Then, when you see the following line printed to the terminal, 
the simulation is ready for an IMD connection:

`IMD: Will wait until I have a connection and IMD_GO orders.`

### 2. Running analysis

Each analysis cell below connects to the running simulation and attempts to
analyze the entire trajectory. However, you can interrupt the cell at any time
for it to disconnect from the simulation so that another cell can be run.
Just press the interrupt button on the cell or on the jupyter toolbar.

### 3. Stopping the simulation

If you want to stop the simulation and restart it, you can also run CTRL+C in the terminal to stop the simulation entirely. The imd client will automatically determine that the stream is over and continue execution outside of the analysis loop.




### Creating an MDAnalysis Universe and running an analysis loop

The core object in MDAnalysis is a [Universe](https://userguide.mdanalysis.org/stable/universe.html),
which ties together the topology and trajectory. Using IMDClient, the trajectory argument is replaced
with a connection URL to the running simulation.

Here, we create a Universe from the simulation topology file, connect to the running simulation,
and print some data from the simulation.

**Ensure your simulation is running before running this (or any) cell.

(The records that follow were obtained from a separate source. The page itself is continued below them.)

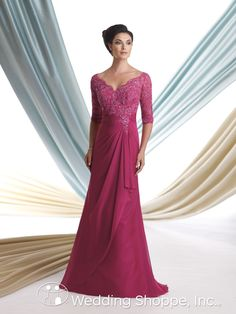 Montage Mother of the Bride Dresses 113925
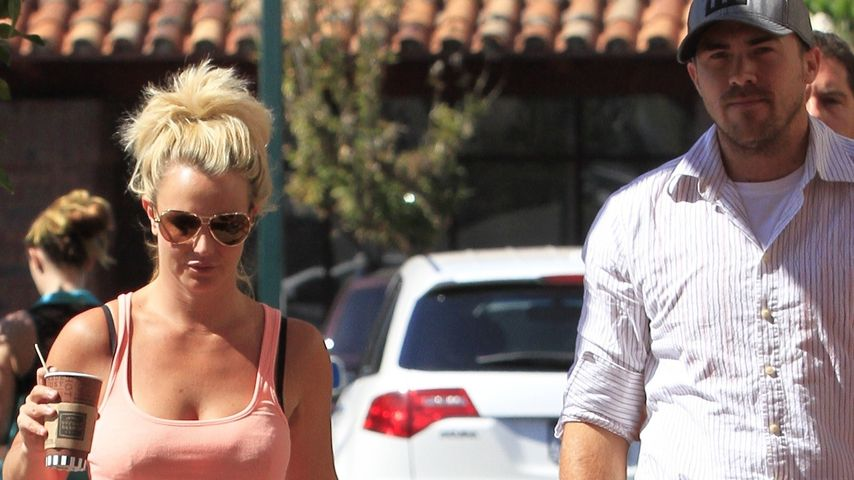 Britney Spears: Trennung von David Lucado?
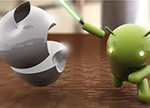 iPhone 7为何没有快充、双卡、开放的NFC?
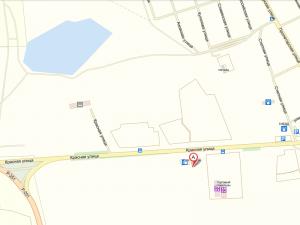 Официальный дилер ВАЗ в Славянске на Кубани Нефтетранссервис Красная 145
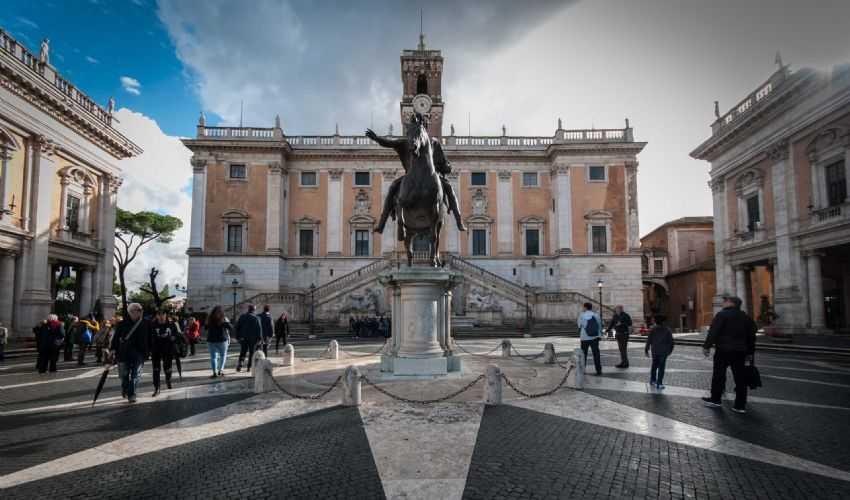 Roma Capitale, il suo futuro sia una priorità del Governo nazionale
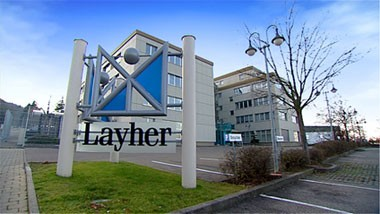 Layher Kft.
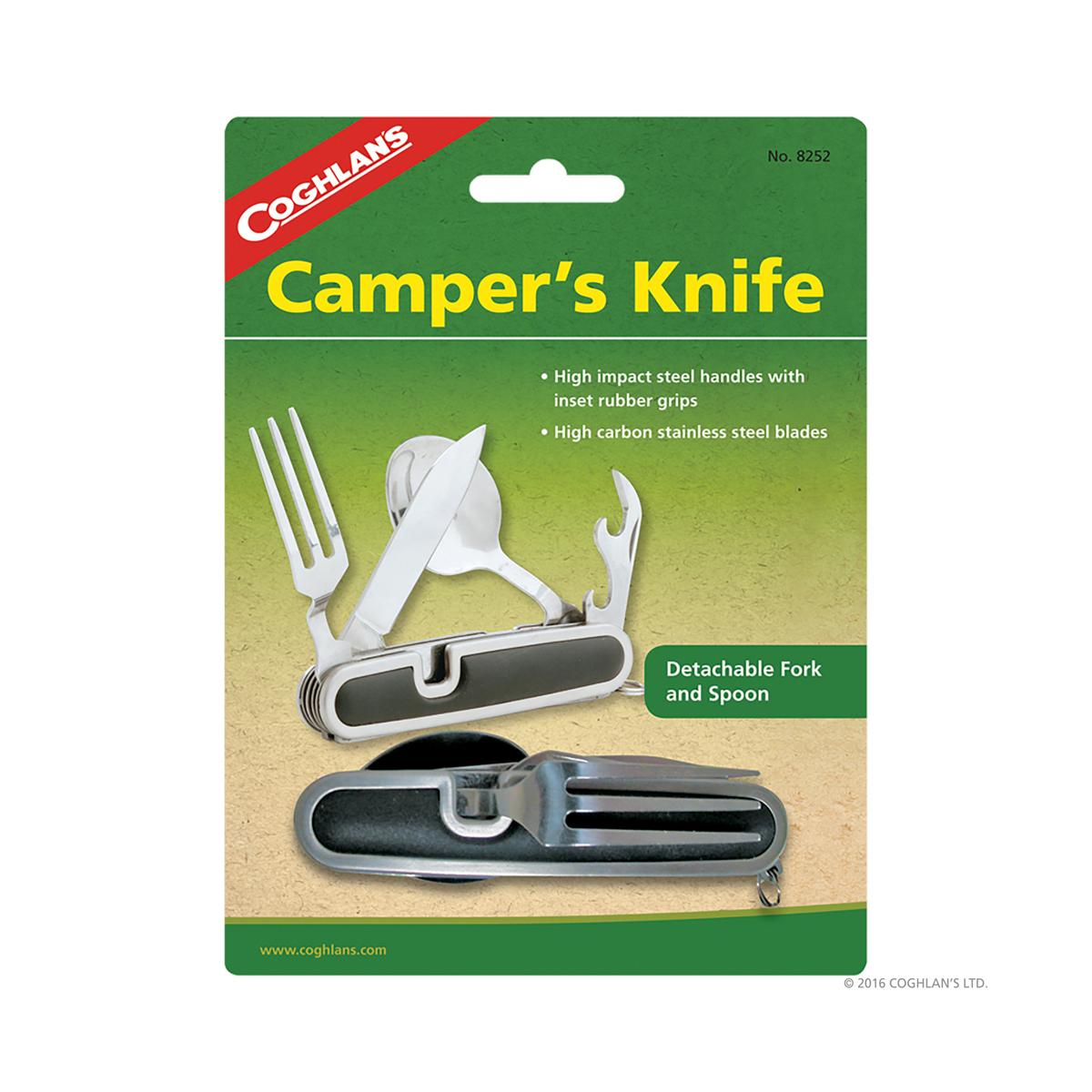 Coghlans Campers Knife.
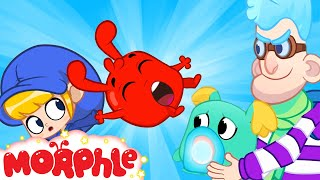 Morphle Loses His Super Powers! - Mila and Morphle | Cartoons for Kids | Morphle TV
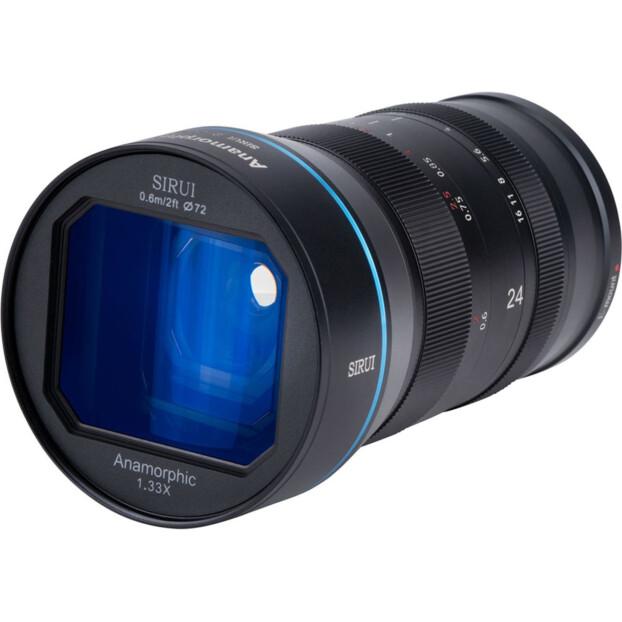 Sirui 24mm f/2.8 Anamorphic 1.33x   EF-M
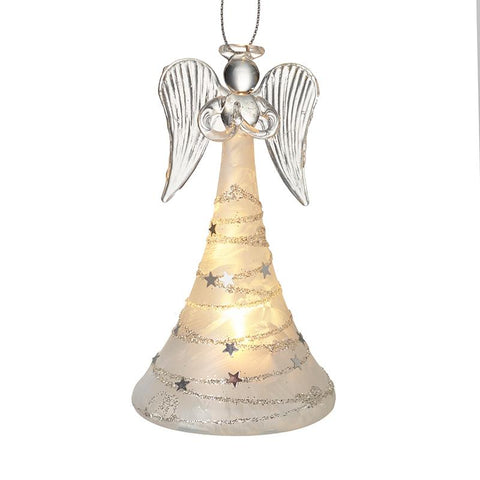 Glass Hanging Light Up Angel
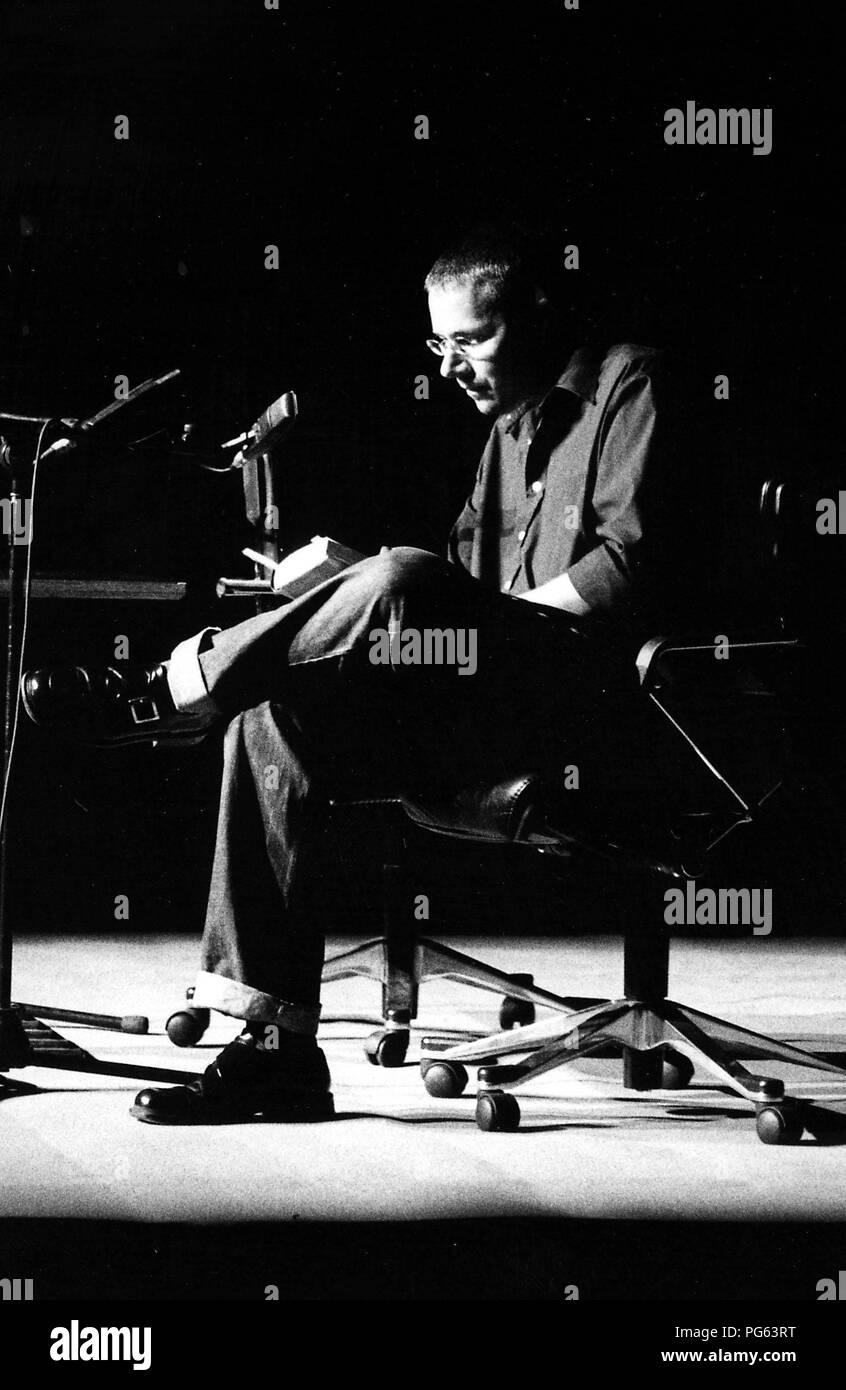 The writer Marko Martin during a reading. Stock Photo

Before running the next cell, stop this cell or restart the simulation**

In [None]:
from imdclient.IMD import IMDReader
import MDAnalysis as mda

u = mda.Universe("sample_simulation/imdgroup.gro", "imd://localhost:9999", buffer_size=100*1024**2)

try:
    # Get an atom from the topology
    # Universe -> AtomGroup -> Atom
    atom = u.atoms[0]
    print("    time [         position         ] [         velocity         ] [           force          ] [            box           ]")

    # Analysis loop

    for ts in u.trajectory:
        print(f'{ts.time:8.3f} {atom.position} {atom.velocity} {atom.force} {u.dimensions[0:3]}')

except Exception as e:
    print(e)
finally:
    u.trajectory.close()

### Performing a simple distance calculation

Next, we'll calculate the distance between two atoms in the protein:
the alpha carbons of the n-terminus (residue 1) and the c-terminus (residue 129).

To learn more about MDAnalysis selections, see https://userguide.mdanalysis.org/stable/selections.html.

In [None]:
from imdclient.IMD import IMDReader
import MDAnalysis as mda
import numpy as np

u = mda.Universe("sample_simulation/imdgroup.gro", "imd://localhost:9999", buffer_size=100*1024**2)

try:

    # Universe -> AtomGroup -> Atom
    nter = u.select_atoms("resid 1 and name CA").atoms[0]
    cter = u.select_atoms("resid 129 and name CA").atoms[0]


    for ts in u.trajectory:
        distance = np.sqrt(np.sum((nter.position - cter.position) ** 2))
        print(f'At time {ts.time:4.3f} ps, the n-terminus and c-terminus are {distance:4.3f} Angstroms apart', end='\r')

except Exception as e:
    print(e)
finally:
    u.trajectory.close()

## Live visualization of an analysis

Finally, we'll use matplot to create a live visualization of the distance between the two atoms.

In [None]:
from imdclient.IMD import IMDReader
import numpy as np
import MDAnalysis as mda
from graph_utils import LiveTimeseriesGraph

u = mda.Universe("sample_simulation/imdgroup.gro", "imd://localhost:9999", buffer_size=100*1024**2)

try:

    nter = u.select_atoms("resid 1 and name CA").atoms[0]
    cter = u.select_atoms("resid 129 and name CA").atoms[0]

    graph = LiveTimeseriesGraph(
        time_window=1.0, # ps
        dt=0.010, # ps
        title='Distance vs. Time',
        y_label='Distance (Å)',
        legend_label='Nter-Cter',
    )


    for ts in u.trajectory:
        distance = np.sqrt(np.sum((nter.position - cter.position) ** 2))
        graph.update(ts.time, distance)

except Exception as e:
    print(e)
finally:
    u.trajectory.close()

## Writing trajectories to disk

Using IMDv3, it's easy to write a subselection of the trajectory to disk using MDAnalysis selections on the topology. In this example, we write the trajectory of the protein (without the water) to disk.

In [None]:
from imdclient.IMD import IMDReader
import MDAnalysis as mda

u = mda.Universe("sample_simulation/imdgroup.gro", "imd://localhost:9999", buffer_size=100*1024**2)

try:

    sel = u.select_atoms("not resname SOL")

    desired_length = 10
    i = 0
    with mda.Writer("sample_simulation/protein.trr", sel.atoms.n_atoms) as w:
        for ts in u.trajectory:
            w.write(sel.atoms)
            i += 1
            
            if i == desired_length:
                break

except Exception as e:
    print(e)
finally:
    u.trajectory.close()

## Challenge 1

Your first challenge is to implement a new analysis function that calculates the **number of water molecules within 4 Angstroms of the protein during each timestep**.

Bonus points if you can create a live visualization of this data!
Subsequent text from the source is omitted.